Bien que le rapport sur les risques ait connu des améliorations considérables ces dernières années, les Commissions de gestion (CdG) ont constaté que les points suivants devaient être
améliorés: approche descendante («top-down») comme instrument de pilotage pour le Conseil fédéral, recensement et gestion uniforme et complète des risques, recensement des risques en cas d’impossibilité d’exercer une influence et passage d’un risque au niveau du Conseil fédéral.
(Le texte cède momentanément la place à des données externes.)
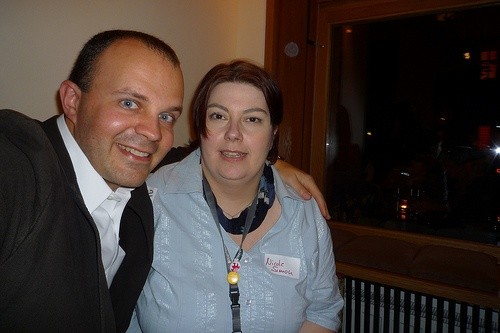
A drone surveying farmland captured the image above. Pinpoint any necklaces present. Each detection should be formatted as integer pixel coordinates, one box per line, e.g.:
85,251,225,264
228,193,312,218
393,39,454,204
200,155,276,236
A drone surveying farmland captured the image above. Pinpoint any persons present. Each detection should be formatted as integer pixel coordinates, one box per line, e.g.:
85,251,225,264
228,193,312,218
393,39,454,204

Les CdG estiment qu’il est indispensable que le Conseil fédéral utilise le rapport sur les risques comme instrument de pilotage en poursuivant une approche descendante («top-down»). Pour donner plus de poids à cet objectif, les CdG avaient demandé, dans un premier rapport portant sur le rapport sur les risques et datant de 2010, qu’un centre de compétence et de coordination soit mis en place, ce que le Conseil fédéral avait refusé, expliquant qu’il était plus pertinent de développer le service de coordination de l’Administration fédérale des finances (AFF). Par conséquent, les CdG demandent aujourd’hui au gouvernement de prendre position sur le développement de ce centre de coordination et de lui communiquer ses conclusions sur les expériences faites à ce sujet. En outre, elles le prient de garantir que le recensement d’un risque ne dépende pas des ressources financières dont dispose l’unité administrative concernée, comme cela a été temporairement le cas pour le risque «restrictions en matière de sécurité s’agissant de la protection du territoire et de la population». Les CdG considèrent qu’il est important que les décisions budgétaires de l’Assemblée fédérale ne soient pas répertoriées comme des risques dans le système de gestion des risques de la Confédération. La question des ressources financières concerne les mesures à prendre afin de pouvoir gérer un risque et non le recensement d’un risque dans le système de gestion des risques de la Confédération. Les moyens alloués par le Parlement constituent un cadre au sein duquel le Conseil fédéral et l’administration fédérale devraient prendre en considération les principaux risques de manière efficace.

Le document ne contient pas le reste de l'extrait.